Cuando estaba terminando de escribir la novela, le llegó un manuscrito de Australia, donde vivía su tía, la hermana de su mamá. “Ella escribió su vida y me la envió por correo –revela García Lao aún sorprendida–. Fue muy fuerte porque era su vida, no era ficción. Entendí entonces la potencia de la primera persona, la unilateralidad: es irrebatible, por más que sea todo falso. A veces siento que mi ficción convoca a la realidad, como si fuera al revés.” La escritora supone que ese hallazgo le dio una pátina de tristeza a Vagabundas. “No modifiqué estructuras ni diálogos, pero me dio el aval de que lo que estaba escribiendo se acercaba a lo que uno siente cuando recibe algo del que no está.”
–El legado ajeno no sirve; te cuenta una serie de experiencias que en definitiva son ajenas. Demetrio descubre una persona que no sabía que era su madre, como nos pasa un poco a todos. Somos medio desconocidos, por más que tengamos un buen diálogo. Yo soy hija y madre, y cambié mucho al ser madre. La maternidad es una de las empresas más difíciles y complejas. A mí, lo que más me costó fue aprender la responsabilidad, porque yo era muy rebelde. Soy rebelde, me sigo sorprendiendo, tengo pequeñas rebeldías estúpidas que no he podido domesticar. No me gusta sentirme parte de ningún grupo ni adscribir a nada que me exceda o que no entienda las motivaciones más sensibles. Me costó mucho reconocer referentes. Vengo de la actuación y ahí el maestro tiene una manera muy peligrosa de moldear espíritus a su imagen y semejanza. La gente suele permitirse la locura propia, pero no soporta la locura ajena. A nivel artístico, es evidente que uno trabaja con materia inflamable; entonces creo que hay que hacer la ruta sola. Me gusta que me den las herramientas, pero no que me digan lo que tengo que hacer.

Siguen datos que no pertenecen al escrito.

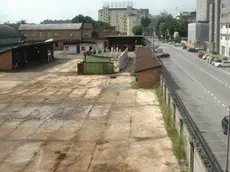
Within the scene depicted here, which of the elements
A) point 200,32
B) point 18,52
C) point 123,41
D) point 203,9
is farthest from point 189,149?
point 203,9

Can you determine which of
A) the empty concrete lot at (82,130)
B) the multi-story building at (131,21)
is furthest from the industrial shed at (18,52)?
the multi-story building at (131,21)

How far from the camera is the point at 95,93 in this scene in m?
32.9

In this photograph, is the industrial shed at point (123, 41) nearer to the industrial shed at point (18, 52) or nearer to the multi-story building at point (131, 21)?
the industrial shed at point (18, 52)

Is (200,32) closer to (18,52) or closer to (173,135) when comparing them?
(18,52)

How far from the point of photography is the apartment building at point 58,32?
306ft

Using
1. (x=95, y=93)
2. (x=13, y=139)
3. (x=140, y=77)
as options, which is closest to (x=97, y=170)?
(x=13, y=139)

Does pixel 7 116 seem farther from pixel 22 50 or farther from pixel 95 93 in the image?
pixel 22 50

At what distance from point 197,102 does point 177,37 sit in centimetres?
11174

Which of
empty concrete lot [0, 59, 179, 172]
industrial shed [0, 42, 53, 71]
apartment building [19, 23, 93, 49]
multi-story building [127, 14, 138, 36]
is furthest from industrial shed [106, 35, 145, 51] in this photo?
multi-story building [127, 14, 138, 36]

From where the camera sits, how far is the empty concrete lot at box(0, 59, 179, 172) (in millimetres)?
15852

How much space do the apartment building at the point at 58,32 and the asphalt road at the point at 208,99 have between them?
48106 mm

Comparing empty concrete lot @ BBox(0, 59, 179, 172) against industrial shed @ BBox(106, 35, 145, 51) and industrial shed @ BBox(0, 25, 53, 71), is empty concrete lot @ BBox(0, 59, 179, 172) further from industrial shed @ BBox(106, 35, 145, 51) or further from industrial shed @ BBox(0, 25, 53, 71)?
industrial shed @ BBox(106, 35, 145, 51)

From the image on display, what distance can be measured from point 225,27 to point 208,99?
46635mm

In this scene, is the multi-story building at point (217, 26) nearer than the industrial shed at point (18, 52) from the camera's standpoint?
No
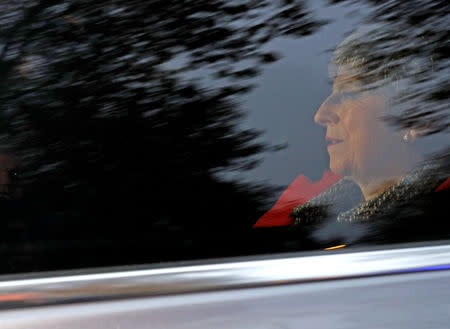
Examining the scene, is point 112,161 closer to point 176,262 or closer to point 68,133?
point 68,133

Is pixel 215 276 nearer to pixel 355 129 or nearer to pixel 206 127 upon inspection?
pixel 206 127

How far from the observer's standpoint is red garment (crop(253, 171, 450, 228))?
1.27 metres

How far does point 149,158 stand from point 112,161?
0.09m

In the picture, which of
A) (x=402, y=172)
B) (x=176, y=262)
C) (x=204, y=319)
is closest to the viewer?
(x=204, y=319)

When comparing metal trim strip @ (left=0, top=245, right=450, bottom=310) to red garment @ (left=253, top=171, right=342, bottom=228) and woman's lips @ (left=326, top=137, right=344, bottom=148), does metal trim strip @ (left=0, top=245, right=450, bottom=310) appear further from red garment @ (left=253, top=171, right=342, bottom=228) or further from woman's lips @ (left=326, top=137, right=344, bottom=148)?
woman's lips @ (left=326, top=137, right=344, bottom=148)

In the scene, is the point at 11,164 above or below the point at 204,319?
above

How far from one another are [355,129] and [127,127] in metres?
0.71

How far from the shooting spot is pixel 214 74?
4.15 feet

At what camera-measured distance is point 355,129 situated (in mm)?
1491

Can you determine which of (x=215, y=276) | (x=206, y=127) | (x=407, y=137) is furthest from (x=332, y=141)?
(x=215, y=276)

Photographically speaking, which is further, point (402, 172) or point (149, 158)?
point (402, 172)

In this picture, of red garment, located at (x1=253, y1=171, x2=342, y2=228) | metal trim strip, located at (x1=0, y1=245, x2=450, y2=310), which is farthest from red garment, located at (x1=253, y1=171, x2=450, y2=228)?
metal trim strip, located at (x1=0, y1=245, x2=450, y2=310)

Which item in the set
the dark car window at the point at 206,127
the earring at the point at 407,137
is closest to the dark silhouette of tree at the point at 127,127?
the dark car window at the point at 206,127

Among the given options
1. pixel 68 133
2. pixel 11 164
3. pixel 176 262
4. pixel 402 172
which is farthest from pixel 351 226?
pixel 11 164
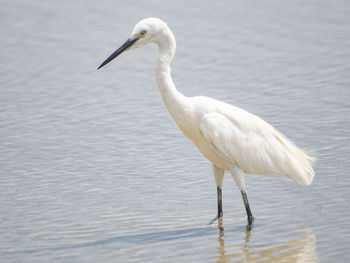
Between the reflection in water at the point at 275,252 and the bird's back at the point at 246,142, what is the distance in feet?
2.46

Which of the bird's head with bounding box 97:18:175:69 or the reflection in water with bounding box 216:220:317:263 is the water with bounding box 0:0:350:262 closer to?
the reflection in water with bounding box 216:220:317:263

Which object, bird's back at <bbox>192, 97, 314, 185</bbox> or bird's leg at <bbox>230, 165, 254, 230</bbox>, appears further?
bird's leg at <bbox>230, 165, 254, 230</bbox>

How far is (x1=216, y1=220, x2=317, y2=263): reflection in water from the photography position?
6.39 meters

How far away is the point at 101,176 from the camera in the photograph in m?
8.58

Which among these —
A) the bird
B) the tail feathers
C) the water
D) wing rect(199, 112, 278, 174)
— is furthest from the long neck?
the water

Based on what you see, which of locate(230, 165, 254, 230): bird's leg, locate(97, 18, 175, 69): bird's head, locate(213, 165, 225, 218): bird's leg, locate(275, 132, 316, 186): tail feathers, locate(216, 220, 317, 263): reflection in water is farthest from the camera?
locate(213, 165, 225, 218): bird's leg

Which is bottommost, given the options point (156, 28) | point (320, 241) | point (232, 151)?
point (320, 241)

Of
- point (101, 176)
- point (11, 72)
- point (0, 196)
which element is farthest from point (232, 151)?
point (11, 72)

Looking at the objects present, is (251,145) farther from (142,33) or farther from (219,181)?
(142,33)

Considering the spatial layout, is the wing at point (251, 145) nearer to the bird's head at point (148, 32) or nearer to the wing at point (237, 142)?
the wing at point (237, 142)

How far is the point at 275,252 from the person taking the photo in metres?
6.51

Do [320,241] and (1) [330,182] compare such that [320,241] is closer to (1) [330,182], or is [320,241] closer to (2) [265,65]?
(1) [330,182]

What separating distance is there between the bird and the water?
1.63 feet

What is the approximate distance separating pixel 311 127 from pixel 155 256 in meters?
4.02
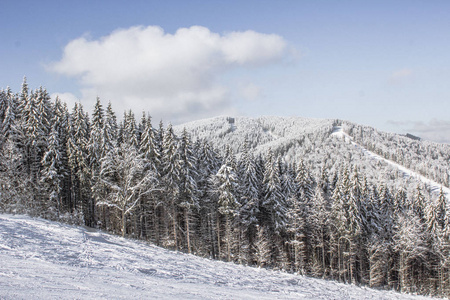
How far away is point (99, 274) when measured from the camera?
12.6 meters

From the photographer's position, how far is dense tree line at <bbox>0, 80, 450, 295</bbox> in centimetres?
3400

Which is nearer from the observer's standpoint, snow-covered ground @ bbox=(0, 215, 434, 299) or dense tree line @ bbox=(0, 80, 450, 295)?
snow-covered ground @ bbox=(0, 215, 434, 299)

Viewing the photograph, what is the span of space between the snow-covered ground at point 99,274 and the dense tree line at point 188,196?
10819 millimetres

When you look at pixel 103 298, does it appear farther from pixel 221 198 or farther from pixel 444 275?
pixel 444 275

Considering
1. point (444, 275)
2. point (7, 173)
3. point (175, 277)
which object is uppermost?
point (7, 173)

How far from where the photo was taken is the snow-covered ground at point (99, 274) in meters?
9.90

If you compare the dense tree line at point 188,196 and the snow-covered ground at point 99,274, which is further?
the dense tree line at point 188,196

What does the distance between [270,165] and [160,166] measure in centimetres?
1562

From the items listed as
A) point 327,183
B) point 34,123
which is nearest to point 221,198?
A: point 34,123

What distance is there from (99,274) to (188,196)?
21.7m

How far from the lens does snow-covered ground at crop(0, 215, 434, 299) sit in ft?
32.5

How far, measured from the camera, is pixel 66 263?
527 inches

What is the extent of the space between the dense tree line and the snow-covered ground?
35.5ft

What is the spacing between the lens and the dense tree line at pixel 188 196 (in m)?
34.0
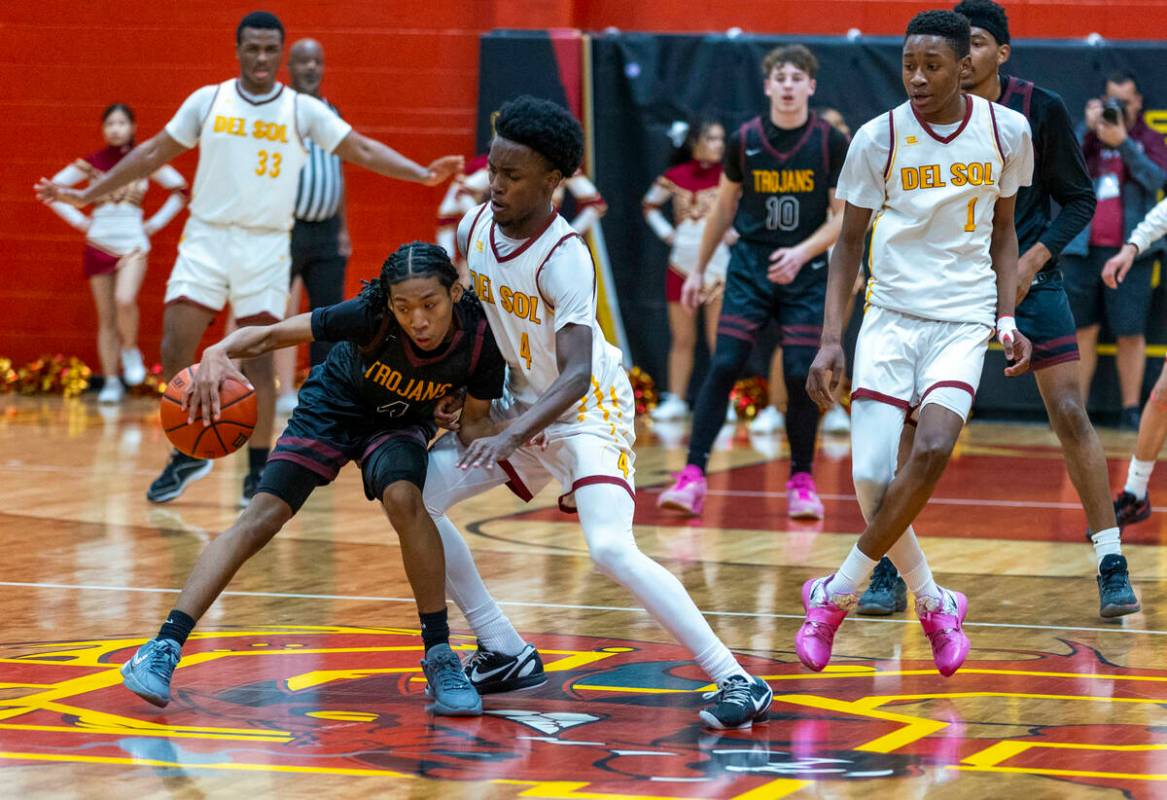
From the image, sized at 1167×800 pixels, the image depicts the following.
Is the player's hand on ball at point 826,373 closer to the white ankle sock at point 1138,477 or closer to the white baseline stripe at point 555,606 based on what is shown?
the white baseline stripe at point 555,606

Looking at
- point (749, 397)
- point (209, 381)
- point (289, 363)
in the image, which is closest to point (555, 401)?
point (209, 381)

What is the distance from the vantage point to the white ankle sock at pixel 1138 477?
7.15m

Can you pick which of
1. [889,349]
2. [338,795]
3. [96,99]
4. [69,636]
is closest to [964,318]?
[889,349]

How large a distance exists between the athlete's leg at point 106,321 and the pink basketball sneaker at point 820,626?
876 centimetres

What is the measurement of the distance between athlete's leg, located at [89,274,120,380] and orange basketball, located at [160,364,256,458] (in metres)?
7.90

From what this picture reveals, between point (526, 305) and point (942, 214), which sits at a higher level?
point (942, 214)

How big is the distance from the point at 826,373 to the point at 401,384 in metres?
1.17

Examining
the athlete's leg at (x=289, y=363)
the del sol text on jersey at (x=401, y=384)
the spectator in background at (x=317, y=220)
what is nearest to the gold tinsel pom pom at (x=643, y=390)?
the athlete's leg at (x=289, y=363)

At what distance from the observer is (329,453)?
468 cm

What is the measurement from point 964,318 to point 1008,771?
1.44m

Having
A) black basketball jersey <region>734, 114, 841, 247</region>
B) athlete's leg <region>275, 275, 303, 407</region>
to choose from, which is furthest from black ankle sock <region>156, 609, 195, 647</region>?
athlete's leg <region>275, 275, 303, 407</region>

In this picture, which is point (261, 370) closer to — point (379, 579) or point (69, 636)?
point (379, 579)

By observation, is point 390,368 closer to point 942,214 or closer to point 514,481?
point 514,481

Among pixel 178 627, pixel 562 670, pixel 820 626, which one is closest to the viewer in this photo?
pixel 178 627
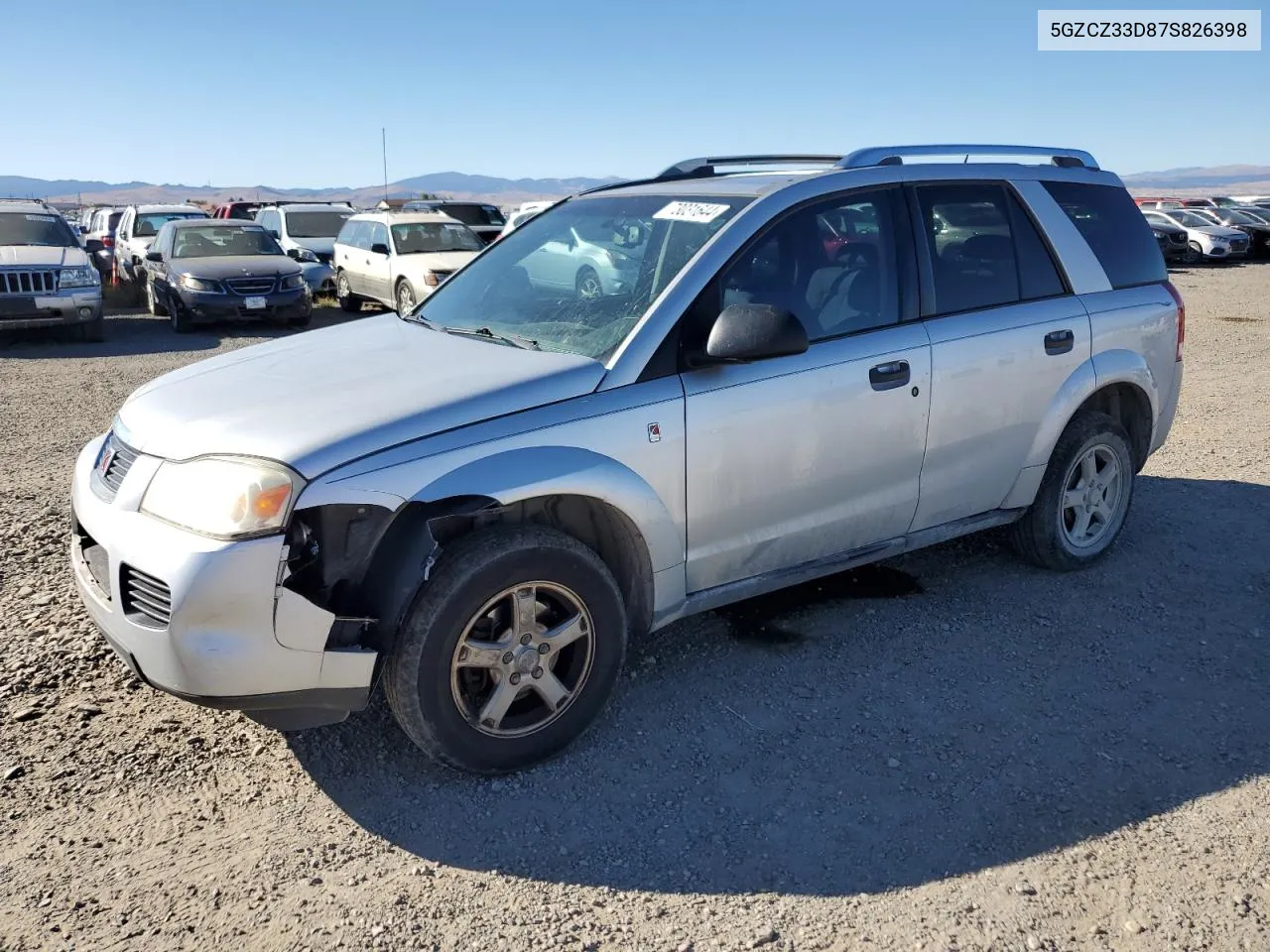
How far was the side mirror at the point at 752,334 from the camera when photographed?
3.34m

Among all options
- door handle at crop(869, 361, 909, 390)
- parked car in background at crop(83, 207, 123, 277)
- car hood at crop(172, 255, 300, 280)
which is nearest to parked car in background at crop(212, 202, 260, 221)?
parked car in background at crop(83, 207, 123, 277)

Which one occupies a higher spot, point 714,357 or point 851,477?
point 714,357

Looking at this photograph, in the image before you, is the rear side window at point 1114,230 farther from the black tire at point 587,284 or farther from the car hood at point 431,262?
the car hood at point 431,262

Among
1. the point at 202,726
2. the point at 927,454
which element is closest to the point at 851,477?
the point at 927,454

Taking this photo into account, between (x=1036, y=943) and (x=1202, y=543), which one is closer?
(x=1036, y=943)

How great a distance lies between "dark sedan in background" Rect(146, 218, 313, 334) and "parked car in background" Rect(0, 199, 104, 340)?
1.10 metres

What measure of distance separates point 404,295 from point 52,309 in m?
4.42

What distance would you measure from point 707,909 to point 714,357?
169 cm

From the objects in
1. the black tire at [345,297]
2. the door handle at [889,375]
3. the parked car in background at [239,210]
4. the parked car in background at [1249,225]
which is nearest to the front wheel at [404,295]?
the black tire at [345,297]

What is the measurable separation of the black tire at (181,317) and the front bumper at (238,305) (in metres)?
0.15

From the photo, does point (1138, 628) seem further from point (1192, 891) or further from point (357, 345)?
point (357, 345)

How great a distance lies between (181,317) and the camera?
14328 mm

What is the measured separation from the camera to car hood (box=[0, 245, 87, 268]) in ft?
41.9

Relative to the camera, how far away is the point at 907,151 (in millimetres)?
4367
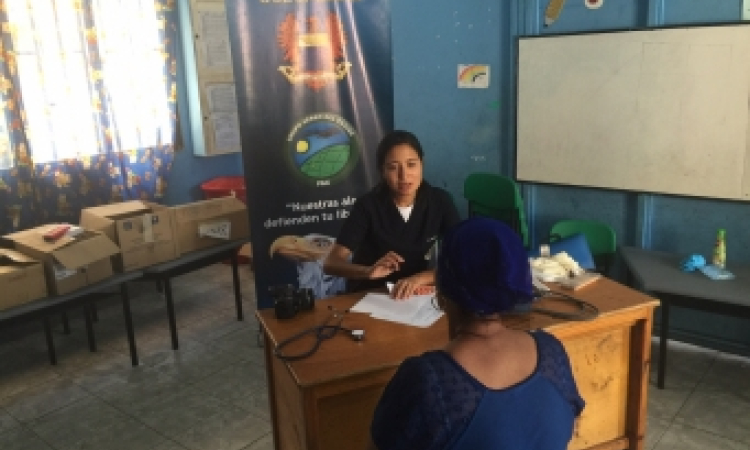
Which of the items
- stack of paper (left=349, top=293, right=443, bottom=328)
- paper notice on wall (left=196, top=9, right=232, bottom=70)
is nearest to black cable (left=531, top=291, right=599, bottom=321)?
stack of paper (left=349, top=293, right=443, bottom=328)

–Mis acompañantes son todos aquellos portadores de libertad y de cierta incorrección. Fue muy placentero cuando descubrí a Gombrowicz, cuando leí el teatro del absurdo, cuando fui a ver a Kantor, cuando leí a Simone de Beauvoir. Ricardo Bartís sigue siendo incorrecto y muy lúcido. Cuando vi Postales argentinas, antes de volver a Madrid, me dije: “¡Qué suerte que haya tipos así con otra manera de construir lo teatral!”. Bartís te da ese permiso de trabajar a partir del estado, más allá de la línea narrativa y de cualquier lineamiento actoral. Aunque no estoy actuando ni dirigiendo porque estoy muy tomada por la literatura, de la actuación me ha quedado ponerme en el lugar del otro y no moralizar.
–El diálogo es el momento más activo de un encuentro. Si pongo un diálogo, necesito escuchar cómo me hablan. Es raro porque tampoco puedo decir que no soy realista, sino que tengo otra forma de entender la realidad. Asumo que es imposible ser realista, después cada uno se las arregla como puede. Algunos pretendiendo dotar a su texto de una supuesta realidad; otros, como en mi caso, construyendo la propia realidad. Que para eso uno escribe. Me parece que el terreno literario está muy conservador, si pensamos que tuvimos locuras como el surrealismo y el dadaísmo; hubo permisos que ahora no se tienen. La novela es un género receptivo a la experimentación, entonces no entiendo por qué limitarse a lo previsible. Estoy muy atenta a de dónde vengo. Y a no repetirme, por más que pueda reconocer una voz. Primero necesito tener la arcilla, después pongo en funcionamiento el automático surrealista. De ahí sale toda una avalancha que intento organizar. Lo que me mantiene muy enamorada de la escritura es que no hay más que riesgos.